Exercise 1: Star/Quasar Classification with GMM

Description

In the tutorial, we used a Gaussian Naive Bayes Classifier to separate Quasars And Stars. In this exercise, we will extend this classification scheme using Gaussian Mixture Models.

The Gaussian Naive Bayes method works by computing a Gaussian approximation to the distribution of each training class, and using these distributions to predict the most probable label for any new point.

Here we're going to extend this, and rather than fitting a single Gaussian to each label distribution, we're going to fit a mixture of Gaussians, which should better approximate the distribution of each class of points.

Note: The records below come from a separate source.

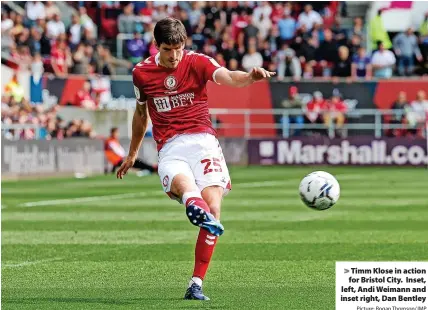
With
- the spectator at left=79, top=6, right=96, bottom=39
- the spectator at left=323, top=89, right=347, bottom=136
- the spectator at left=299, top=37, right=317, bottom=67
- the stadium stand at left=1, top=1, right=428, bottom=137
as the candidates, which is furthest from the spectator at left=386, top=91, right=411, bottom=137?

First a brief backround on what Gaussian Naive Bayes is. Suppose you have a dataset consisting of two clusters of points. We'll generate them here:


In [ ]:
%pylab inline

In [ ]:
import numpy as np
import pylab as pl
np.random.seed(0)
X = np.vstack([np.random.normal(0, 1, size=(100, 2)),
               np.random.normal(3, 1, size=(100, 2))])
y = np.zeros(200)
y[100:] = 1

pl.scatter(X[:, 0], X[:, 1], c=y, linewidth=0)

If you examine the source code of sklearn.naive_bayes.GaussianNB, you'll see that internally it finds a best-fit Gaussian for each distribution, and uses these as a smooth description of each distribution. We can use the internals of GaussianNB to visualize the distributions it uses:


In [ ]:
from sklearn.naive_bayes import GaussianNB
gnb = GaussianNB().fit(X, y)

print gnb.theta_ # centers of the distributions
print gnb.sigma_ # widths of the distributions

In [ ]:
# create a grid on which to evaluate the distributions
grid = np.linspace(-3, 6, 100)
xgrid, ygrid = np.meshgrid(grid, grid)
Xgrid = np.vstack([xgrid.ravel(), ygrid.ravel()]).T

# now evaluate and plot the probability grid
prob_grid = np.exp(gnb._joint_log_likelihood(Xgrid))
for i, c in enumerate(['blue', 'red']):
    pl.contour(xgrid, ygrid, prob_grid[:, i].reshape((100, 100)), 3, colors=c)

# plot the points as above
pl.scatter(X[:, 0], X[:, 1], c=y, linewidth=0)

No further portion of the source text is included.